Write out the full listing again, exactly as it stands.

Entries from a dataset
"""
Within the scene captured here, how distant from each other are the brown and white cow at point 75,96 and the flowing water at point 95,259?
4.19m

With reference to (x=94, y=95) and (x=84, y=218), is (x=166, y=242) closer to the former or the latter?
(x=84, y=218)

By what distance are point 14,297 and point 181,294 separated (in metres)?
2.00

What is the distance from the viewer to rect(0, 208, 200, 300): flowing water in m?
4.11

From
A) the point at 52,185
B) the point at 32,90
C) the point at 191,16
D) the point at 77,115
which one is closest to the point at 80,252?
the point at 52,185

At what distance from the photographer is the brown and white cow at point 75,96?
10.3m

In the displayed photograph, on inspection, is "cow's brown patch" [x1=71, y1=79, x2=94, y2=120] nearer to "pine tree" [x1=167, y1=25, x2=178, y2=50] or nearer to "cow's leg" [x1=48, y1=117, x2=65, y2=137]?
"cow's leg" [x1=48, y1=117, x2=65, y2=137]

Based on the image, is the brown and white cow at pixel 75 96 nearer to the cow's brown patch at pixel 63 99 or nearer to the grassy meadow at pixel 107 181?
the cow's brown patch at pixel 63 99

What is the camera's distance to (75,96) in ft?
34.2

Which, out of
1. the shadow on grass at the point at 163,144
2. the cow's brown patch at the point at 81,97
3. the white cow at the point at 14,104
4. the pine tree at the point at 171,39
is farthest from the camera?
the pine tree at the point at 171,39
"""
:: ANSWER FOR THIS EXERCISE ::
Within the scene captured here, how distant from each other are the brown and white cow at point 75,96 and the flowing water at point 95,259?
4.19m

With reference to (x=94, y=95) and (x=84, y=218), is (x=166, y=242) closer to the former or the latter?
(x=84, y=218)

By what distance are point 14,297 and point 181,294 separated (in metres)?
2.00

What is the distance from the viewer to rect(0, 208, 200, 300): flowing water in m?
4.11

From
A) the point at 52,185
B) the point at 32,90
C) the point at 191,16
D) the point at 77,115
which one is closest to the point at 80,252?
the point at 52,185

At what distance from the photographer is the brown and white cow at point 75,96?
10.3m

In the displayed photograph, on inspection, is "cow's brown patch" [x1=71, y1=79, x2=94, y2=120] nearer to "pine tree" [x1=167, y1=25, x2=178, y2=50] or nearer to "cow's leg" [x1=48, y1=117, x2=65, y2=137]?
"cow's leg" [x1=48, y1=117, x2=65, y2=137]

Based on the image, is the brown and white cow at pixel 75 96 nearer to the cow's brown patch at pixel 63 99 or nearer to the grassy meadow at pixel 107 181?
the cow's brown patch at pixel 63 99

What is the camera's distance to (75,96) in ft?
34.2

Which, out of
1. the shadow on grass at the point at 163,144
2. the cow's brown patch at the point at 81,97
3. the white cow at the point at 14,104
4. the pine tree at the point at 171,39
is farthest from the camera?
the pine tree at the point at 171,39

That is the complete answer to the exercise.